Nice weather in Durham today, and looks like that for the weekend. Storm season, but that was not the reason the station was off the air for a while Wednesday night, a power fialure on campus and the generator did not start (again). By the time I got over, it was running and we just had to bring stuff up again. Seems like we had had this problem before…
Of course our transmitter site does not have a generator, and that’s interrupted my evenings as well. Enough tech talk…
Check out the current playlist for what’s on the air this weekend, and scroll down for earlier playlists as well.
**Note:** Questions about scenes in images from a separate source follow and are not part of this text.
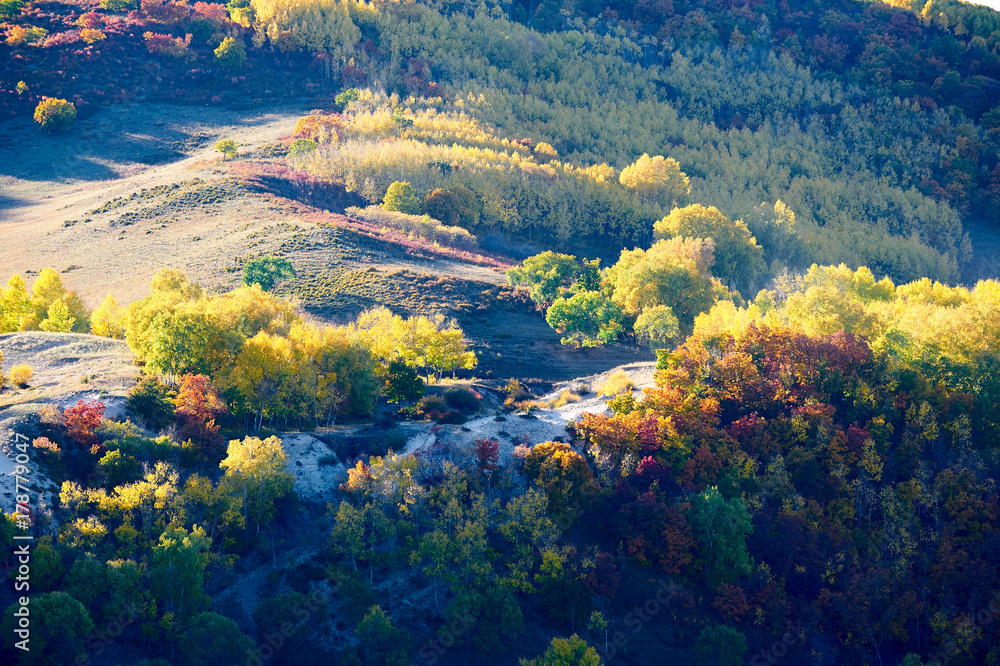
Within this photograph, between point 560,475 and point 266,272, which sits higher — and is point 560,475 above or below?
above

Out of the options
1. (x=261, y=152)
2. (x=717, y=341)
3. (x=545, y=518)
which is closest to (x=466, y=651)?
(x=545, y=518)

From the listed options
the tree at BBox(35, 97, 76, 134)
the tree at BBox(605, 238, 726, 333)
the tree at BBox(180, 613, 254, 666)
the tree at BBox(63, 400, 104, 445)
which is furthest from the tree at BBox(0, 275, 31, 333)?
the tree at BBox(35, 97, 76, 134)

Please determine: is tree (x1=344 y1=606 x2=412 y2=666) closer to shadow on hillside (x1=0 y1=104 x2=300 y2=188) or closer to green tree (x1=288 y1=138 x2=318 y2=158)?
green tree (x1=288 y1=138 x2=318 y2=158)

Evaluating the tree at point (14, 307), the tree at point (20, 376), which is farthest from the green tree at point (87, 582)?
the tree at point (14, 307)

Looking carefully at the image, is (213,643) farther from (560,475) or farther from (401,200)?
(401,200)

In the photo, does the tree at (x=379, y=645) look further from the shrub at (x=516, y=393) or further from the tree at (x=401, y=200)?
the tree at (x=401, y=200)

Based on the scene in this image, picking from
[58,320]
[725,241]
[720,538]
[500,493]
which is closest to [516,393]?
[500,493]
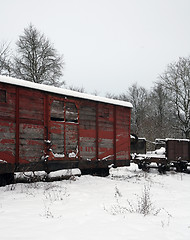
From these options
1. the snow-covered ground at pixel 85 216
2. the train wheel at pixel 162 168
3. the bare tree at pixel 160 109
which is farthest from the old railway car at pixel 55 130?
the bare tree at pixel 160 109

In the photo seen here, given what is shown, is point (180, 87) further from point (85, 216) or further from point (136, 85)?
point (85, 216)

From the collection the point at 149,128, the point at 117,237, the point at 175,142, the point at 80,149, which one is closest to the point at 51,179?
the point at 80,149

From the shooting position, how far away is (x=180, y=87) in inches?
1139

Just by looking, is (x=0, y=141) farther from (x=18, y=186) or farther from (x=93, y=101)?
(x=93, y=101)

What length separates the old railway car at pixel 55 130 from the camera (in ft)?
23.0

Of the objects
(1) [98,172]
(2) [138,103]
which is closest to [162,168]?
(1) [98,172]

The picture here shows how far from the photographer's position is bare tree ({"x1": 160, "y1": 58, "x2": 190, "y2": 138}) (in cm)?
2841

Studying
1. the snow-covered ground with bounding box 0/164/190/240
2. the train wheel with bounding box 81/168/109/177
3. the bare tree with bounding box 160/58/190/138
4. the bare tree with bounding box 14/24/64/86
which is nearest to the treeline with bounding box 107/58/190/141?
the bare tree with bounding box 160/58/190/138

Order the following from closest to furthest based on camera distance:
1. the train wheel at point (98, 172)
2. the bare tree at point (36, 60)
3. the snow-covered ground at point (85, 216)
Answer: the snow-covered ground at point (85, 216)
the train wheel at point (98, 172)
the bare tree at point (36, 60)

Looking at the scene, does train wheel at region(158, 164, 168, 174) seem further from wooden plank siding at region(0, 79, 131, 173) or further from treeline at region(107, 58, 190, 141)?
treeline at region(107, 58, 190, 141)

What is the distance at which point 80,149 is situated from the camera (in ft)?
29.7

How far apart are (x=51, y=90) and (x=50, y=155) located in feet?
7.08

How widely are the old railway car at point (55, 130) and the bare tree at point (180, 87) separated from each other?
1973 centimetres

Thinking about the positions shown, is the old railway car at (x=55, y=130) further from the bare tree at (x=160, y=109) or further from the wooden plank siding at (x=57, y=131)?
the bare tree at (x=160, y=109)
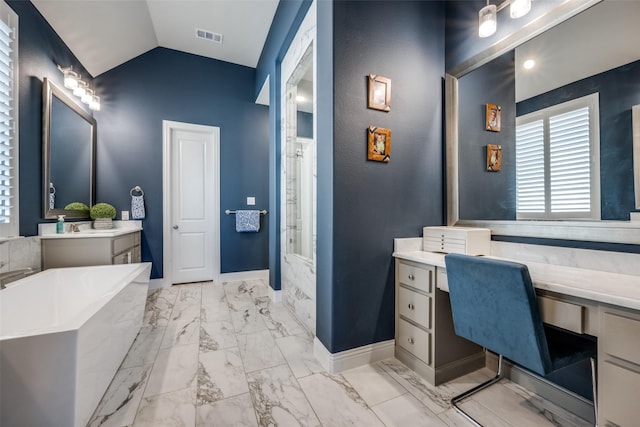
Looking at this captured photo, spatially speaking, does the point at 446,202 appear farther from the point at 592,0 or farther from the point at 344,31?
the point at 344,31

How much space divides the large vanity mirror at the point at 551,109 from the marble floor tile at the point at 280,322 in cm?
162

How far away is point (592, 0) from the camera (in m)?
1.32

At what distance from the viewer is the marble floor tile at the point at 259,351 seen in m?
1.79

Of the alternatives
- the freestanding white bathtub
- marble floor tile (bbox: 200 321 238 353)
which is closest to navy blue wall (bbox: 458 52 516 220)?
marble floor tile (bbox: 200 321 238 353)

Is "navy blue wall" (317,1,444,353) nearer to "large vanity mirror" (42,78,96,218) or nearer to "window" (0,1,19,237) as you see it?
"window" (0,1,19,237)

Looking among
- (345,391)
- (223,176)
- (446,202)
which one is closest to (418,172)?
(446,202)

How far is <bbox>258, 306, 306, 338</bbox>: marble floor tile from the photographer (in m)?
2.26

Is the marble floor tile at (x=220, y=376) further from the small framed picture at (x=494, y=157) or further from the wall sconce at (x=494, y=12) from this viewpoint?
the wall sconce at (x=494, y=12)

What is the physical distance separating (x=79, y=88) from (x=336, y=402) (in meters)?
3.62

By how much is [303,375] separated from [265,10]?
11.6 feet

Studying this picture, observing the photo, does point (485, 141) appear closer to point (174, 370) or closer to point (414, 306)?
point (414, 306)

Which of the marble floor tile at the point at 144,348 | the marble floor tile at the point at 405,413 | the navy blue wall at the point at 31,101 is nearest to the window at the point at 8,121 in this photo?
the navy blue wall at the point at 31,101

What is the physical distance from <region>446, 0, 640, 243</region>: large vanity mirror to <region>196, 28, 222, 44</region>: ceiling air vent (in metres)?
2.87

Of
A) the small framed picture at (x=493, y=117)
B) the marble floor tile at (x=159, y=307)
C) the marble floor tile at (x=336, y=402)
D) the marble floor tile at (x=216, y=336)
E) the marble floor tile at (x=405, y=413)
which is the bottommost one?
the marble floor tile at (x=405, y=413)
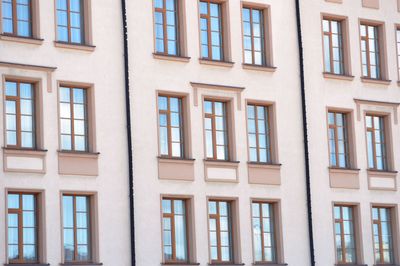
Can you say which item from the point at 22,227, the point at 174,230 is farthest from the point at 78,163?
the point at 174,230

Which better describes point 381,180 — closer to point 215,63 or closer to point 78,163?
point 215,63

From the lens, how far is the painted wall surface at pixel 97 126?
33.9 metres

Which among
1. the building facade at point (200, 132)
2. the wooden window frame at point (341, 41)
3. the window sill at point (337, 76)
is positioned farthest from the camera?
the wooden window frame at point (341, 41)

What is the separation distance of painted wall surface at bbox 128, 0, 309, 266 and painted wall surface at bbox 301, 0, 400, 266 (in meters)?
0.53

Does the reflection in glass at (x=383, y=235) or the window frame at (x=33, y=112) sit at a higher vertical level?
the window frame at (x=33, y=112)

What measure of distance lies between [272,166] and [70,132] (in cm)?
682

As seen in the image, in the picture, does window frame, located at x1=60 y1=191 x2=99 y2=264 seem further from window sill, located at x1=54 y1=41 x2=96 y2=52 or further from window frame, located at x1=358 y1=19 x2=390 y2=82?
window frame, located at x1=358 y1=19 x2=390 y2=82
It would be my goal to post these under the previous playlist page, but just can’t seem to find the time to get it done.
Anyway a better use of my time is digging through my library to find music that either hasn’t been played in as while, or stuff I’ve never played to put on the air today.
Sidney Joe Qualls has a real Al Green flavor to his music, sounds Southern (he’s from Ark) but recorded in Chicago. “How can you say goodbye” is a gem from one of his superlative albums.
I don’t believe I’ve played “Doggone Right” from 1969, even though it was top ten.
By the way, our fall fundraiser is coming up in October, please comment back to me with anything you think would make a good donor premium in the way of CDs of books.
Hour #2-Dux Femina Facti (Virgil’s Aeneid…) A Woman was the leader of the deed, in reference to Carole King, songwriter and singer, our offerings starting out the hour “Locomotion” from Little Eva which she wrote and “It might as well rain until September”, which she recorded as a demo, and then released it as a single. Another tune of her’s we play is “Oh Neil”, an answer to “Oh Carol” by Neil Sedaka. Worth a listen…
I enjoy digging into the novelty records of the era, particularly those that poke fun at the music. So this time around it’s Stan Freberg and “Old Payola Roll Blues part 1”. Part 2 get rather pedantic, and my copy of it isn’t very good sounding anyway. Both sides of Arbogast and Ross’s “Chaos” are worth playing, though some of it might be a little offensive (like shooting the engineer, the drunk driving traffic reporter and the parody of the recently deceased Richie Valen’s hit “Oh Donna” that get rehashed as the “new hit” through the record). But nevertheless it hits home to what Top 40 Radio was like, enough to get it banned from radio airplay.